BEGIN Supplied records

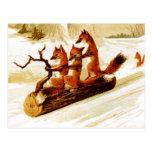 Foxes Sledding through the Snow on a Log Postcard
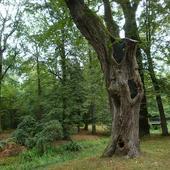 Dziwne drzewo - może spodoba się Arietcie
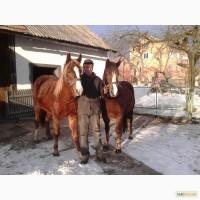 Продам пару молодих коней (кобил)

END Supplied records
BEGIN Supplied records

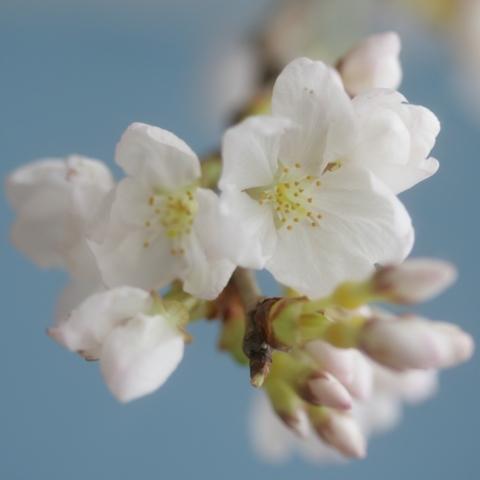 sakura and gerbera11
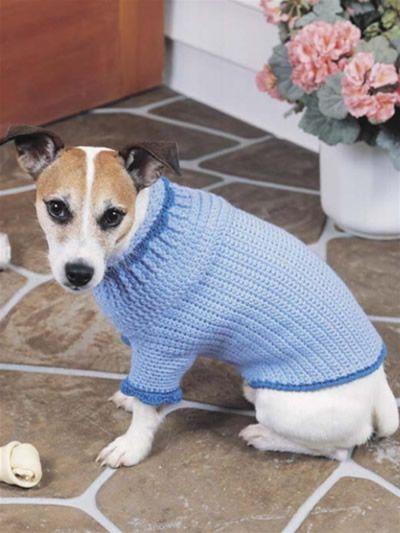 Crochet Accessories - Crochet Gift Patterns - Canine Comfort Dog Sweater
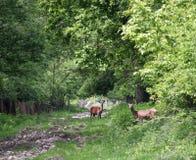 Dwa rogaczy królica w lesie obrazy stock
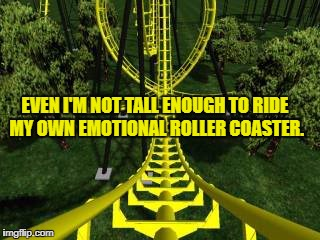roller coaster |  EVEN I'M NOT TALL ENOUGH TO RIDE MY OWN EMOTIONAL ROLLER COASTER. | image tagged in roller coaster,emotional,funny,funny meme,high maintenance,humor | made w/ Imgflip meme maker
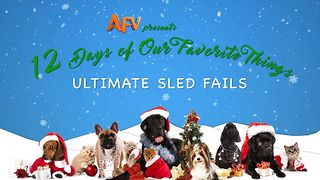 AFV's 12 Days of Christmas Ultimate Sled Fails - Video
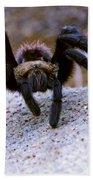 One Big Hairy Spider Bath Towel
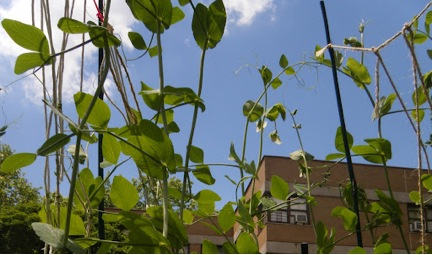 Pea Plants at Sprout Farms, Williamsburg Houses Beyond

END Supplied records

Exercise directions.
In the listing above, find the line containing "Dziwne drzewo - może spodoba się Arietcie" and the line containing "Продам пару молодих коней (кобил)". Reproduce those lines and all between them exactly, with no pictures and nothing more.

Answer box.
 Dziwne drzewo - może spodoba się Arietcie
 Продам пару молодих коней (кобил)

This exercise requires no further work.